Son olarak Tatlıoğlu, konuşmasını şu ifadelerle noktaladı: “Geldiğimiz nokta ortadadır. Hükümet 4 milyon kamu emekçisine, 2,5 milyon emekliye, aileleri ile birlikte 25 milyonluk devasa bir kitleye sefalet, yoksulluk, güvencesizlik teklif etmiştir. Bu teklife karşı yapılacak olan şey birkaç puanlık maaş artışını esas alan müzakere değil mücadeledir. Bu Karanlık Tablodan Tek Çıkış Yolu; Yetkinin asıl sahipleri olarak bizlerin ortak sorunları için bir araya gelmesinden, ‘hak verilmez mücadele ile alınır’ ilkesi ile ortak mücadeleyi yükseltmesinden geçiyor. Bu Karanlık Tablodan Tek Çıkış Yolu, ‘Hepimiz aynı gemideyiz” diyenlere karşı “Geminin gerçek sahipleri olarak hakkımızı, emeğimizin, alın terimizin karşılığını istiyoruz” diyerek tüm farklılıklarımıza rağmen birbirimize kenetlenmekten geçiyor. Bugün bunun ilk adımını atıyoruz. Bizleri yok sayan bu yoksulluk, sefalet, güvencesizlik teklifine itirazımızı yükseltiyoruz.
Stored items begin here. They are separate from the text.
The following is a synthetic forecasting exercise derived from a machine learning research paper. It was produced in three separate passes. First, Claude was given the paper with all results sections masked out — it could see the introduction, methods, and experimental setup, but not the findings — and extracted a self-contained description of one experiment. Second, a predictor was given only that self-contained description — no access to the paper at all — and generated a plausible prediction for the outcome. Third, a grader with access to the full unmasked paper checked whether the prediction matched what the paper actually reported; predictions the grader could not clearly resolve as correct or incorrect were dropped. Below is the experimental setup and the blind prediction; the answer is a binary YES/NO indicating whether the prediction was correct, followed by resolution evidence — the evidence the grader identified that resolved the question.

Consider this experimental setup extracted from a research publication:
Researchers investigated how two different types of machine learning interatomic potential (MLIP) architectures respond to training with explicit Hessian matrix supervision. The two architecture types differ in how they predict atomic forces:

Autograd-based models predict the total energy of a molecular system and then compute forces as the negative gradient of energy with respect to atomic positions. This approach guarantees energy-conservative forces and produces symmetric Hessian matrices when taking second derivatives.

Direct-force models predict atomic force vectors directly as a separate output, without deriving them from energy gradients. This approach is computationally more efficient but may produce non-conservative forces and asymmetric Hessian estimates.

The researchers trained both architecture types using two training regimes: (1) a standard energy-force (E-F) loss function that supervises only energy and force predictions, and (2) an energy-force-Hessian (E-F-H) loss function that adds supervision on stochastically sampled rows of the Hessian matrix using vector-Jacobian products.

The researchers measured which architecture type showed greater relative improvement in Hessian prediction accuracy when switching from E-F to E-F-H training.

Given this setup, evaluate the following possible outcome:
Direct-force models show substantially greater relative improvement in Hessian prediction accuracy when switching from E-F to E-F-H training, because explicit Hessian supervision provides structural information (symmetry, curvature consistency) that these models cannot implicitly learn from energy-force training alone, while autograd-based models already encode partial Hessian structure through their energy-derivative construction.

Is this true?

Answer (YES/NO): YES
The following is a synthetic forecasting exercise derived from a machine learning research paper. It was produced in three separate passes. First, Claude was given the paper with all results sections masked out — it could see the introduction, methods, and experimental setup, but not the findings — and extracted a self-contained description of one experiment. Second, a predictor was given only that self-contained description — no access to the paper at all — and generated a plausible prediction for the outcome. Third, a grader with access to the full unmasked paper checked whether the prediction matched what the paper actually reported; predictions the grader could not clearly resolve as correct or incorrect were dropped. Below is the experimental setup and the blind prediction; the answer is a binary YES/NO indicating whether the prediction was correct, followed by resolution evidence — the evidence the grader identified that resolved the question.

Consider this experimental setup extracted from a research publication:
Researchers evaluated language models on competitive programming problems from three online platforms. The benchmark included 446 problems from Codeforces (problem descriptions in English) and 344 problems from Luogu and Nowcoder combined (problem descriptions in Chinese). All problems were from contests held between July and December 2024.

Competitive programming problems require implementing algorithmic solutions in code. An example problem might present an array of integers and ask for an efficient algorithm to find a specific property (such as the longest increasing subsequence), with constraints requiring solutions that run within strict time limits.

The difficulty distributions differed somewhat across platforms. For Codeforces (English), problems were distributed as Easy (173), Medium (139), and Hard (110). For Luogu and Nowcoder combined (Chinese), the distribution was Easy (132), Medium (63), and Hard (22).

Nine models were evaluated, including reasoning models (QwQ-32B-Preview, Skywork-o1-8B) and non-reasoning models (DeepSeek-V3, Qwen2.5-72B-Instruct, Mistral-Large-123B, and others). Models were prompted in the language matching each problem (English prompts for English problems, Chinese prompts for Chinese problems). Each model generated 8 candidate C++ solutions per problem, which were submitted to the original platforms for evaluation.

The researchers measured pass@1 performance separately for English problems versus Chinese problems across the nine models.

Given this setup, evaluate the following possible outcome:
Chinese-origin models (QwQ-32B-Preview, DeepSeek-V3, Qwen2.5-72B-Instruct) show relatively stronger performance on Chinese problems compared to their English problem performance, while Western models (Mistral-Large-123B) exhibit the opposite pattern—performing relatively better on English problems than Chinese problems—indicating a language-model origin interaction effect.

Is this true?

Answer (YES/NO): NO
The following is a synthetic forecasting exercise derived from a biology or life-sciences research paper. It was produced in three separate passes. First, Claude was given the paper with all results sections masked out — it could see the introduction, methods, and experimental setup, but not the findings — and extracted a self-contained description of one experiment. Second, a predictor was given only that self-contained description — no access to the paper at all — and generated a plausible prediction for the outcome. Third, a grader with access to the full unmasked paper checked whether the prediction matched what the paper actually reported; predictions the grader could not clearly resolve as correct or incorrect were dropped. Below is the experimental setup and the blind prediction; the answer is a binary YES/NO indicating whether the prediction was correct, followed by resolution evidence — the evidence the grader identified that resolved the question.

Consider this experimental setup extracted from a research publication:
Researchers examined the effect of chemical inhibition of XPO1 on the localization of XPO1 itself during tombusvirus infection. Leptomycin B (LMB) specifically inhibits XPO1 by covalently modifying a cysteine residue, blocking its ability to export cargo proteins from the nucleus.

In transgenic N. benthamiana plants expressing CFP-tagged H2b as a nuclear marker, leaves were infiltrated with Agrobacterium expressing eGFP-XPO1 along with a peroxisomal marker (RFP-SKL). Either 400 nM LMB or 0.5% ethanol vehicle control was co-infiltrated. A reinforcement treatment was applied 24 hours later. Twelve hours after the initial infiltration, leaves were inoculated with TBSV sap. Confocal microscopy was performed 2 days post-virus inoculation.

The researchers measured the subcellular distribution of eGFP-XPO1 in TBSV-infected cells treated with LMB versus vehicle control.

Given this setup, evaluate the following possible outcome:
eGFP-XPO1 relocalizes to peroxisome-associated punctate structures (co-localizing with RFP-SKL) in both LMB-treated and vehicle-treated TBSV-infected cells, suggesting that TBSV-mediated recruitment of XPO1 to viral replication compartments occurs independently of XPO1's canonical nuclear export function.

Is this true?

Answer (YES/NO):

Üretimden gelen gücümüzü kullanıyor, bu daha başlangıç, mücadeleye devam diyoruz. İnsanca Yaşamaya Yetecek Bir Ücret, Güvenceli İstihdam- Güvenli Gelecek, Demokratik- Adil Bir Çalışma Yaşamı, Halktan Yana Bir Kamu Hizmeti, Grev hakkımızın önündeki engellerin kaldırıldığı Gerçek Bir Toplu Pazarlık Sistemi için omuz omuza vermeye, mücadeleyi büyütmeye çağırıyoruz.”